* CHECK YOUR UNDERSTANDING *
[a] Answer these questions about the article on the UC Davis stem cell safety study, one per line:
(i) In how many mice did Nolta and her colleagues test the safety of gene transfer?
(ii) In what year did a leukemia-like condition emerge in three participants in a clinical trial in France?
(iii) In which journal was the study published?
[b] Write a continuation of the article on the UC Davis stem cell safety study, starting after its final paragraph.

* GIVEN PASSAGE *
+++
A new study by UC Davis researchers provides evidence that methods using human bone marrow-derived stem cells to deliver gene therapy to cure diseases of the blood, bone marrow and certain types of cancer do not cause the development of tumors or leukemia. The study was published online in the May 6, 2008 issue of Molecular Therapy.
"The results of our decade-long study of adult human stem cell transplantation shows that there is little risk of adverse events caused by gene transfer, and that adult human stem cells do not pose a cancer risk when implanted into different organs," said Jan Nolta, senior author of the study and director of the UC Davis Stem Cell Program.
Nolta and her colleagues tested the safety of gene transfer into bone marrow stem cells from human donors in more than 600 mice. None of the transplanted mice developed leukemia or solid tumors caused by the gene therapy treatment, during the evaluation period of up to 18 months.
"These data are critical for advancing stem cell research leading toward therapies," Nolta said. "We've shown that adult stem cells follow natural cues to reach target locations, they function normally when they get there and do not exhibit the unchecked cell growth that is the hallmark of cancer."
Gene therapy trials using human bone marrow cells began in the early 1990s and have since included roughly 1,000 patients worldwide. In 2000, a leukemia-like condition emerged in three participants in a clinical trial in France, halting the trial and calling into question the safety of the method. Researchers suspected that the gene transferred in this trial gave the transplanted cells an enhanced growth capacity that led to the cancers.
"After those studies in France, the gene therapy community felt that further biosafety testing was warranted," explained Gerhard Bauer, lead author of the study and an assistant professor of hematology and oncology. "Due to the significantly large number of study animals, our investigation further illuminates the safety of gene therapy using hematopoietic stem cells. It allows us to rest easier with the knowledge that if we insert corrective genes into human bone marrow stem cells and administer those cells to human patients, we are providing a relatively safe therapy."
+++
* DATASET CONTENT *
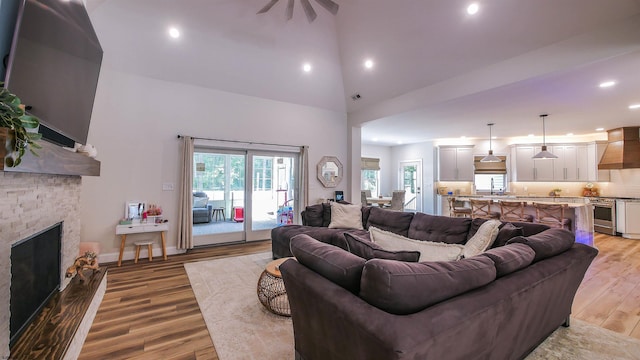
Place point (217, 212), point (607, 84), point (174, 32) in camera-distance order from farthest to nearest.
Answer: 1. point (217, 212)
2. point (174, 32)
3. point (607, 84)

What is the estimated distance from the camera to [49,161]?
Result: 1.73 m

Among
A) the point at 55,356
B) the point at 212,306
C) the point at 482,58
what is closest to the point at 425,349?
the point at 55,356

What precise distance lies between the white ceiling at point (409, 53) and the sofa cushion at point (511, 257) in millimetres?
2646

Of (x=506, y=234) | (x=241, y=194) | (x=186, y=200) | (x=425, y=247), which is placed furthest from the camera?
(x=241, y=194)

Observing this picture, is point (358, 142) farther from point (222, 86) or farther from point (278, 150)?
point (222, 86)

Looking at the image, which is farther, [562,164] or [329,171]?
[562,164]

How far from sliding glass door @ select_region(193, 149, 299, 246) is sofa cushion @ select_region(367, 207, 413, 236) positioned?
7.52ft

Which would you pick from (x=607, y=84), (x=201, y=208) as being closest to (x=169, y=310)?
(x=201, y=208)

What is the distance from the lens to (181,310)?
264 cm

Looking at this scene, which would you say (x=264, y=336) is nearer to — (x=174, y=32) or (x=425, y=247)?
(x=425, y=247)

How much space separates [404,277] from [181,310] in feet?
8.03

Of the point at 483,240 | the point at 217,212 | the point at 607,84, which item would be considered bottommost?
the point at 217,212

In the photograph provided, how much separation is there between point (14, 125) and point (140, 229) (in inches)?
132

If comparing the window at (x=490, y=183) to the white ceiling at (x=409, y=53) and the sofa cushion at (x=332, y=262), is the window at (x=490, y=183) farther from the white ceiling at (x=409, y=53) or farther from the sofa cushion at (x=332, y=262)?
the sofa cushion at (x=332, y=262)
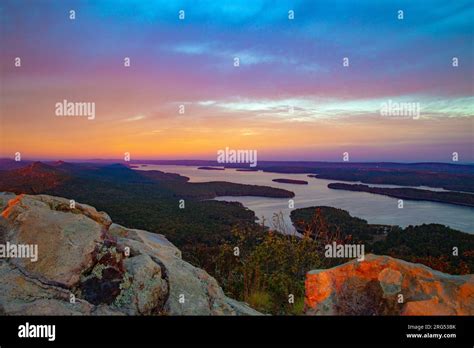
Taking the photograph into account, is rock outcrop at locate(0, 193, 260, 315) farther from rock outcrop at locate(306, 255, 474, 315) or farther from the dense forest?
the dense forest

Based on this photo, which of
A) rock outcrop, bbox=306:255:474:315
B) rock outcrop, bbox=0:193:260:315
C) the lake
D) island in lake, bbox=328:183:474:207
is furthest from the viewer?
island in lake, bbox=328:183:474:207

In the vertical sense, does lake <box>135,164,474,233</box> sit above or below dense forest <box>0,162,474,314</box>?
below

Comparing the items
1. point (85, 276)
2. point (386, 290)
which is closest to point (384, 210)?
point (386, 290)

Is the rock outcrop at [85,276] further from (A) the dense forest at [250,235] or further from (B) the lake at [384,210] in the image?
(B) the lake at [384,210]

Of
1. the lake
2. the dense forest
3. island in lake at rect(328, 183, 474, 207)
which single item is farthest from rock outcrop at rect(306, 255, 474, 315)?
island in lake at rect(328, 183, 474, 207)

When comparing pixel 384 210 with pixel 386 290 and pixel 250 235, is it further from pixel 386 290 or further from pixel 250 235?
pixel 386 290

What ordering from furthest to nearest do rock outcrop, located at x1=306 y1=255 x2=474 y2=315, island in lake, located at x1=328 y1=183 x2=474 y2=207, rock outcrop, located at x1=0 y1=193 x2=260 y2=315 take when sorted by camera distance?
island in lake, located at x1=328 y1=183 x2=474 y2=207 < rock outcrop, located at x1=306 y1=255 x2=474 y2=315 < rock outcrop, located at x1=0 y1=193 x2=260 y2=315
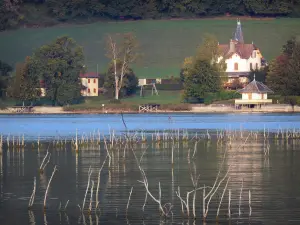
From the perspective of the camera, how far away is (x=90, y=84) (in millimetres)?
148875

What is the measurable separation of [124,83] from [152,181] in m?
99.6

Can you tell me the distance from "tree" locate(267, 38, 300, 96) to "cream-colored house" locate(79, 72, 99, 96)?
27.6 m

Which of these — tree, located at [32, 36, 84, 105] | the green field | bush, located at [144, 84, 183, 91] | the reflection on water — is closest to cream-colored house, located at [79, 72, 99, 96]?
bush, located at [144, 84, 183, 91]

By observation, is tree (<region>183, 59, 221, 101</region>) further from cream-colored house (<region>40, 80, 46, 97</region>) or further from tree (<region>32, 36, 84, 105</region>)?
cream-colored house (<region>40, 80, 46, 97</region>)

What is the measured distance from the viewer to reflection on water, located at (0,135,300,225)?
106ft

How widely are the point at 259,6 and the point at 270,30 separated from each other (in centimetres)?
867

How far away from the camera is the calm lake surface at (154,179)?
1271 inches

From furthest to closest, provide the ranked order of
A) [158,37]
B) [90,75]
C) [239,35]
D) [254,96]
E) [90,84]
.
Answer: [158,37] < [239,35] < [90,75] < [90,84] < [254,96]

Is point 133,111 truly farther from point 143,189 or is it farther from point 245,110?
point 143,189

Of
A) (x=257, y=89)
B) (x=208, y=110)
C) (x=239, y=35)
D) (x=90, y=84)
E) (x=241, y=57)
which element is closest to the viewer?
(x=208, y=110)

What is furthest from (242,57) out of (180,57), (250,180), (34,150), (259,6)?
(250,180)

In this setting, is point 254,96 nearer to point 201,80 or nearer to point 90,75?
point 201,80

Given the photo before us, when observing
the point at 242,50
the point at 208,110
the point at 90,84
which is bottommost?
the point at 208,110

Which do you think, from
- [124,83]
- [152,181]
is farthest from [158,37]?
[152,181]
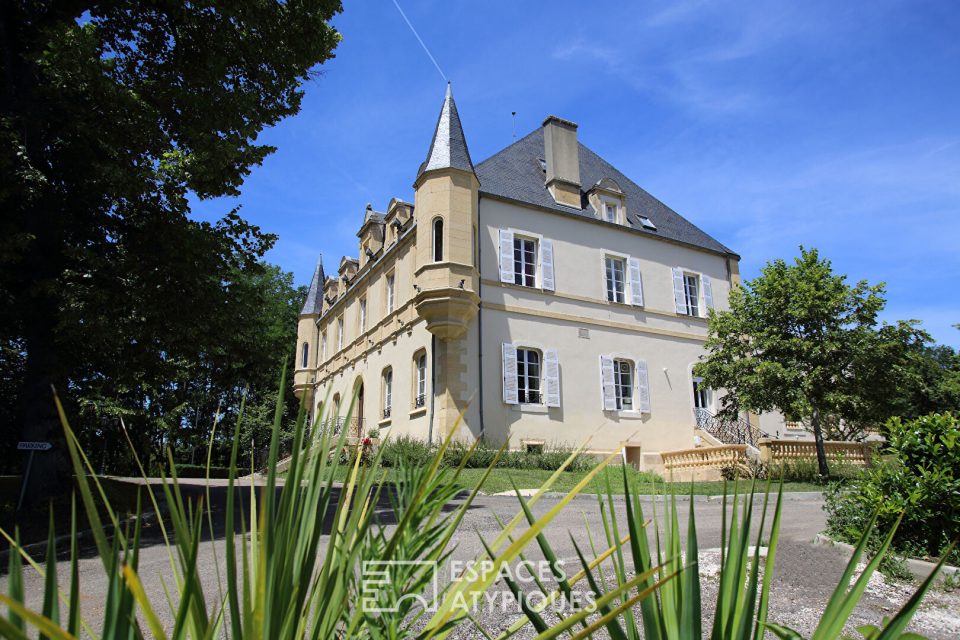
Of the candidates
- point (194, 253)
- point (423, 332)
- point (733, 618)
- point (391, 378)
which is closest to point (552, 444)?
point (423, 332)

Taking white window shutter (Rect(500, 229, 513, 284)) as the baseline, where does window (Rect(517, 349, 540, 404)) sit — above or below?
below

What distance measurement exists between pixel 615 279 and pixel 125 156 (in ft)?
52.1

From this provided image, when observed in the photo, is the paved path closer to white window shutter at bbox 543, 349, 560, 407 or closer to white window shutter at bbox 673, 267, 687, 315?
white window shutter at bbox 543, 349, 560, 407

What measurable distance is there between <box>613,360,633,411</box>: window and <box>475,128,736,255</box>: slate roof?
4.98m

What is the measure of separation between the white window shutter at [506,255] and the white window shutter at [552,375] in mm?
2516

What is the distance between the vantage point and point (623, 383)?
2055cm

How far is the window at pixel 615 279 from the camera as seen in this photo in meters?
21.3

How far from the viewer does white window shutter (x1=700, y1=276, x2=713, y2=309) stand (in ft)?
76.5

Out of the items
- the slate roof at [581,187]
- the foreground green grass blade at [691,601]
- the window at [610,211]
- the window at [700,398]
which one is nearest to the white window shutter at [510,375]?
the slate roof at [581,187]

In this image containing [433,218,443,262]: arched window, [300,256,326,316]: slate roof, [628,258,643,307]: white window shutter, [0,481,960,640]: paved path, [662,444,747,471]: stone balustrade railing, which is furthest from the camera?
[300,256,326,316]: slate roof

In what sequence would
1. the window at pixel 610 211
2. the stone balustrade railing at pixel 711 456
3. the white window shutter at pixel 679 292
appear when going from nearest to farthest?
the stone balustrade railing at pixel 711 456 → the window at pixel 610 211 → the white window shutter at pixel 679 292

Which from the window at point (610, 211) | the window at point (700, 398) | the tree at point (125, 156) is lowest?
the window at point (700, 398)

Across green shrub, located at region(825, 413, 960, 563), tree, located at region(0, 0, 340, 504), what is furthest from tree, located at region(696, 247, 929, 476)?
tree, located at region(0, 0, 340, 504)

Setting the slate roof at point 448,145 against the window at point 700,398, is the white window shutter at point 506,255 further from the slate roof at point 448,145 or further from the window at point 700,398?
the window at point 700,398
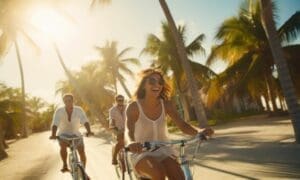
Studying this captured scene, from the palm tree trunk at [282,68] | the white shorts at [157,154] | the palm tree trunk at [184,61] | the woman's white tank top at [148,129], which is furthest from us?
the palm tree trunk at [184,61]

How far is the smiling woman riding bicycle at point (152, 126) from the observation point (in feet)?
12.6

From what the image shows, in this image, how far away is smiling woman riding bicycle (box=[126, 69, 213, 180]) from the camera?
12.6 ft

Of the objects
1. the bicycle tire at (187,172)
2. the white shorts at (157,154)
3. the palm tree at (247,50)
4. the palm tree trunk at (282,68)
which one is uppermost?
the palm tree at (247,50)

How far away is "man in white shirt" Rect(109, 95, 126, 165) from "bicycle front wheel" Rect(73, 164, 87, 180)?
5.23 feet

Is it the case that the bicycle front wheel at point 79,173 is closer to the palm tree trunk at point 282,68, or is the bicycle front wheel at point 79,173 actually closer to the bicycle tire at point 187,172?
the bicycle tire at point 187,172

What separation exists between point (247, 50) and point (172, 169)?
2379 centimetres

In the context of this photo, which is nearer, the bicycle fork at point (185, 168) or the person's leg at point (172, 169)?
the bicycle fork at point (185, 168)

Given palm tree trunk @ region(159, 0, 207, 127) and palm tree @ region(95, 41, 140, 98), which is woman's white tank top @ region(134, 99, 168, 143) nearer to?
palm tree trunk @ region(159, 0, 207, 127)

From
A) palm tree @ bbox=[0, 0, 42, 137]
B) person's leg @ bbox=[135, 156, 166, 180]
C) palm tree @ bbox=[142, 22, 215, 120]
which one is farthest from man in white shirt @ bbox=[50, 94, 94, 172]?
palm tree @ bbox=[0, 0, 42, 137]

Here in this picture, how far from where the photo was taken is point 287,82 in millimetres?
11430

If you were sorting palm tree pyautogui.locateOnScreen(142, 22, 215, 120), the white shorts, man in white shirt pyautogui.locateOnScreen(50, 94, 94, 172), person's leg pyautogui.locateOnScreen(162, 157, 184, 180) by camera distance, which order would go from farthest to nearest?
palm tree pyautogui.locateOnScreen(142, 22, 215, 120)
man in white shirt pyautogui.locateOnScreen(50, 94, 94, 172)
the white shorts
person's leg pyautogui.locateOnScreen(162, 157, 184, 180)

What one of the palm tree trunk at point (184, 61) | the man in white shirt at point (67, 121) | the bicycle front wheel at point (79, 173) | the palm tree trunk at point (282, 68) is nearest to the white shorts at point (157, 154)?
the bicycle front wheel at point (79, 173)

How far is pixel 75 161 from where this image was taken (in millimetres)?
7598

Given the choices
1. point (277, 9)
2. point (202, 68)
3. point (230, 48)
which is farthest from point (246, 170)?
point (202, 68)
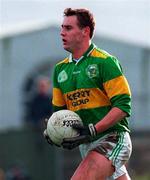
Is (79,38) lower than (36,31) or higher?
higher

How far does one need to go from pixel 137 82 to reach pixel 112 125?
15.4m

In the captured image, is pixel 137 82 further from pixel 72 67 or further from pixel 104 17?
pixel 72 67

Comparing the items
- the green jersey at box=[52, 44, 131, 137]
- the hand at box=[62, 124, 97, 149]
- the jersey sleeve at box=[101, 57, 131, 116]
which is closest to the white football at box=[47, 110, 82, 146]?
the hand at box=[62, 124, 97, 149]

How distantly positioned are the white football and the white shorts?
1.04ft

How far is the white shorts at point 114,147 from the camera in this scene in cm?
1082

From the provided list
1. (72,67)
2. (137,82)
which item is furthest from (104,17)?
(72,67)

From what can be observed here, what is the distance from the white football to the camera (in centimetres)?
1068

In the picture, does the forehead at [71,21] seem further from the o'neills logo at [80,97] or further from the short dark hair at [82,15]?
the o'neills logo at [80,97]

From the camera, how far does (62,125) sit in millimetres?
10703

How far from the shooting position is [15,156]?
1912 cm

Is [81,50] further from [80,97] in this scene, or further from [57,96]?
[57,96]

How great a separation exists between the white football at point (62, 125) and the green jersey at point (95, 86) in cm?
16

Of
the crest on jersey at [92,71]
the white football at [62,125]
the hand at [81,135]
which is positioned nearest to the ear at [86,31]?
the crest on jersey at [92,71]

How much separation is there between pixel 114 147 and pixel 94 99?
1.72 ft
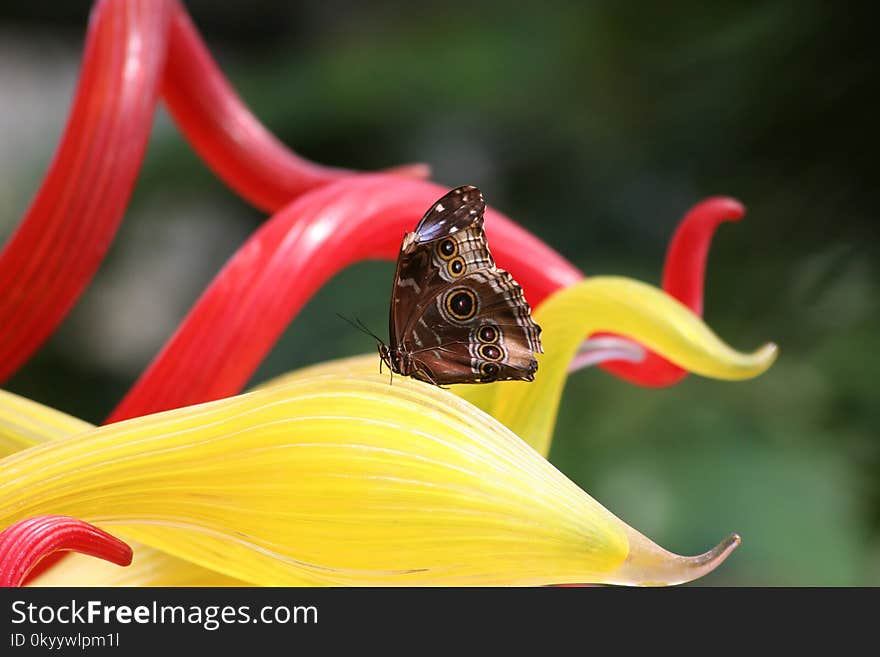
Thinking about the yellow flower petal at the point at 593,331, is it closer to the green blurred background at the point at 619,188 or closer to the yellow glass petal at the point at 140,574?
the yellow glass petal at the point at 140,574

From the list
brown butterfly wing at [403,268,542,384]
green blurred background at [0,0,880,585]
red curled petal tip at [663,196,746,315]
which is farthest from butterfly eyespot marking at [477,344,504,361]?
green blurred background at [0,0,880,585]

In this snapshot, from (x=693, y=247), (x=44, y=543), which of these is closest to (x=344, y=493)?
(x=44, y=543)

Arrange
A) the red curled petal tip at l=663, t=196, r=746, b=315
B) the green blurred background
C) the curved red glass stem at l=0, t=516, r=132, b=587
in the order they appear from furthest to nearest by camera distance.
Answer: the green blurred background, the red curled petal tip at l=663, t=196, r=746, b=315, the curved red glass stem at l=0, t=516, r=132, b=587

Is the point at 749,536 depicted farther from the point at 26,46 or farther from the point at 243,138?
the point at 26,46

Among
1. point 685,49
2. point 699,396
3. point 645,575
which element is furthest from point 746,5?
point 645,575

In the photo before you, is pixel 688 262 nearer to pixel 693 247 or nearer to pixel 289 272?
pixel 693 247

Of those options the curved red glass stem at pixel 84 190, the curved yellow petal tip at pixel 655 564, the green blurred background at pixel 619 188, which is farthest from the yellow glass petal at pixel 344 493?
the green blurred background at pixel 619 188

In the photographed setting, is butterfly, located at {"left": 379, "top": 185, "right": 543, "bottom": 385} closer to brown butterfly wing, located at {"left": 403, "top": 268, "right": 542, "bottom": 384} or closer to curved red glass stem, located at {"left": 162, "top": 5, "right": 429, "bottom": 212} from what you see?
brown butterfly wing, located at {"left": 403, "top": 268, "right": 542, "bottom": 384}
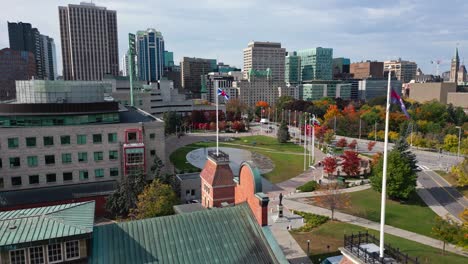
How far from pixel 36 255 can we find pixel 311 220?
3294cm

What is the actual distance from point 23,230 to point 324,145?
278 feet

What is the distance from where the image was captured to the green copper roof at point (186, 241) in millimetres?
17359

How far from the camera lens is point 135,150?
50.7m

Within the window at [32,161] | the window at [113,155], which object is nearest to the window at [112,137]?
the window at [113,155]

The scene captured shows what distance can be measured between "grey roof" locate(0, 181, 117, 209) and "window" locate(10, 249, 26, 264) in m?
30.3

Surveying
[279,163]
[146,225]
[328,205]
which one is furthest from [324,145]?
Result: [146,225]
+++
* RESULTS *
[a]
(i) More than 600 mice.
(ii) 2000.
(iii) Molecular Therapy.

[b]
Today, gene therapy using the adult blood-forming cells found in bone marrow (known as hematopoietic stem cells) is normally done in an autologous transplant setting. The therapy involves taking hematopoietic stem cells from a person who needs treatment, genetically modifying the cells - perhaps by adding a missing gene - and then re-inserting the cells back into the same person. This treatment eliminates the complications of graft-versus-host disease or host rejection that can occur in allogeneic transplants (therapy where the cell donor is different from the recipient).
In the current study, 630 immunodeficient mice received mesenchymal stem cells from one human bone marrow donor and hematopoietic stem cells from another. Mesenchymal stem cells are a type of cell found in bone marrow that support the function of hematopoietic stem cells, and can give rise to bone, cartilage, fat, and muscle. Genes were inserted into the hematopoietic stem cells using one of two viral vectors - either a retrovirus or a lentivirus - before they were transplanted into the mice, along with genetically modified mesenchymal stem cells.
Of the mice used in the long-term study, four developed human leukemia. None of those mice, however, were found to have vector DNA present in the malignant cells.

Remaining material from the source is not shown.